Obviously, the altcoin market took a decent hit from this, with a few exceptions, of course. With the lack of anything good happening, exchanges are moving out into new frontiers to try and earn their money. With even giants like Binance seeing significant volume drops, it’s somewhat understandable. In the past, Altcoins had served as a way to increase activity, but as Korea’s market scaled-down, so did the altcoins. Multiple pairs remained completely inactive, heralding imminent delisting.

In another tweet, Wan pointed out that even the chat groups are being abandoned. If they’re not abandoned, they switch topics to something else entirely unless they’ve already been disbanded.

An Altcoin Winter

Observations show that the so-called “Altcoin Season” won’t happen any time soon. In fact, a purge is happening as many minor altcoins lost any and all liquidity and value, with no hope of recovery. It’s how the cookie crumbles, and it’s a bitter cookie, to begin with.

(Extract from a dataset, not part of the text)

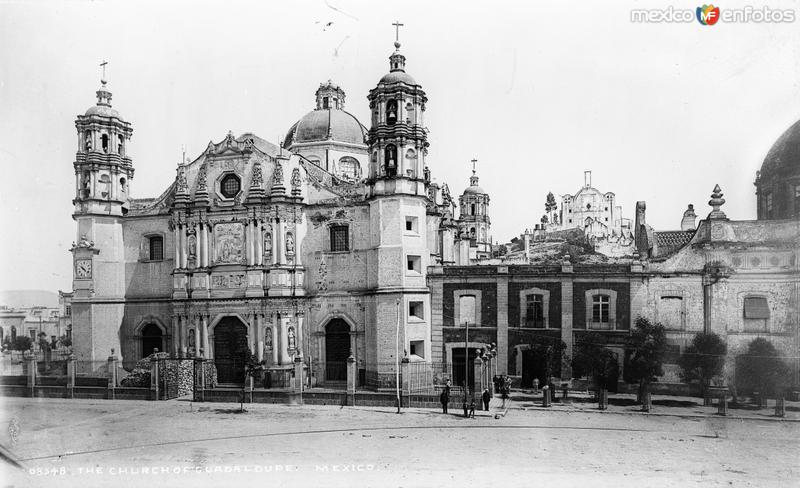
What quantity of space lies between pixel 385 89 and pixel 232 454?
58.2 ft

The fiat on-ramp for the Korean won was insufficient to keep the money flowing. It was only possible for locals who could open bank accounts in Korea to even access it, after all. While the Korean won was once the most active BTC pairing, it now only adds 1.64% to overall BTC trading.

Even as the winter overtook South Korea’s trading, there is still a chance for a thaw. Stablecoins, asset-backed cryptocurrencies, are seeing a growing amount of money flowing between them. It may not be much, but it will help a lot.